Please report, as a bare number, how many lines below include the string "labeled".

Collected data entries
%%

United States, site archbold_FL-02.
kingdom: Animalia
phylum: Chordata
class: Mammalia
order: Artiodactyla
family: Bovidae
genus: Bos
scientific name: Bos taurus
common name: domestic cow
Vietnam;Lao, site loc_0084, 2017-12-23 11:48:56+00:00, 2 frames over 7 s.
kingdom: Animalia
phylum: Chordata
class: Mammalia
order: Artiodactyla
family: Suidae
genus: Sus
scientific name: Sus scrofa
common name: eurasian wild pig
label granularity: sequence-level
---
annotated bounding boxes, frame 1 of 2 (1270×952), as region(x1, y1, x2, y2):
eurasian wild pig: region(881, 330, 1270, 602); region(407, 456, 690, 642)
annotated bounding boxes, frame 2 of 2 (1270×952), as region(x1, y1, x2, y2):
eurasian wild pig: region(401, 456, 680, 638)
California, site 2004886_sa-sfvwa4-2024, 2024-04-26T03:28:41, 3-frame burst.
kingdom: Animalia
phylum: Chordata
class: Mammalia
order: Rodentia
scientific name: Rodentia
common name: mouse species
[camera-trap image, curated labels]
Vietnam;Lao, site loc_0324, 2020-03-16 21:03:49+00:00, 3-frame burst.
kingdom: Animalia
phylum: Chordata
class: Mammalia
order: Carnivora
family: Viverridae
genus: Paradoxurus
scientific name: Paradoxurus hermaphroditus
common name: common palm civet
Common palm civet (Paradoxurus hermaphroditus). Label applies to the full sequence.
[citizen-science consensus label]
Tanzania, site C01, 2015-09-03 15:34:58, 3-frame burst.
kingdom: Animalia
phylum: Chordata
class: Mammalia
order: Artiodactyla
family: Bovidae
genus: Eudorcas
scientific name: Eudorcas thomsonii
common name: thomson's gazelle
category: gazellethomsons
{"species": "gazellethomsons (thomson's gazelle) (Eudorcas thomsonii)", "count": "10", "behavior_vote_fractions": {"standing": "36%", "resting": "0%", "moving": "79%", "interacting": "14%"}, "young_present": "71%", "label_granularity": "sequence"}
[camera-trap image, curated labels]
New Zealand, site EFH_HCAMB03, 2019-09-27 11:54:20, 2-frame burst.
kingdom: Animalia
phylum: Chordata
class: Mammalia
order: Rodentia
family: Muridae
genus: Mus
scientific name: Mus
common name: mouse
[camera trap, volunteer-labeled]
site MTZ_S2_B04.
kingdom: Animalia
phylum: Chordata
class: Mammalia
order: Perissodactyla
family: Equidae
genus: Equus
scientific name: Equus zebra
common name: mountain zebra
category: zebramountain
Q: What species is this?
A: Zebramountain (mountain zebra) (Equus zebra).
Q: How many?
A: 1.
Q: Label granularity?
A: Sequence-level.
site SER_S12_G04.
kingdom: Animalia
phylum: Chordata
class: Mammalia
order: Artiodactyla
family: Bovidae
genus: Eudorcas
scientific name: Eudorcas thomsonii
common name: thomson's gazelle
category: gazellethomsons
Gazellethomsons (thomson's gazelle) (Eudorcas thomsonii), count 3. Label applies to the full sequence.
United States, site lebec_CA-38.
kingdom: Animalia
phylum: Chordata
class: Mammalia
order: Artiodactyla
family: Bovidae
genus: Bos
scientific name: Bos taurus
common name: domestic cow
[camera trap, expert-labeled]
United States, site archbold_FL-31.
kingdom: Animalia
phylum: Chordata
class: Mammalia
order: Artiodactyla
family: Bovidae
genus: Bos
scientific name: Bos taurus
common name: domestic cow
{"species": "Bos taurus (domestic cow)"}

%%

▶ _Reply to the task_:
2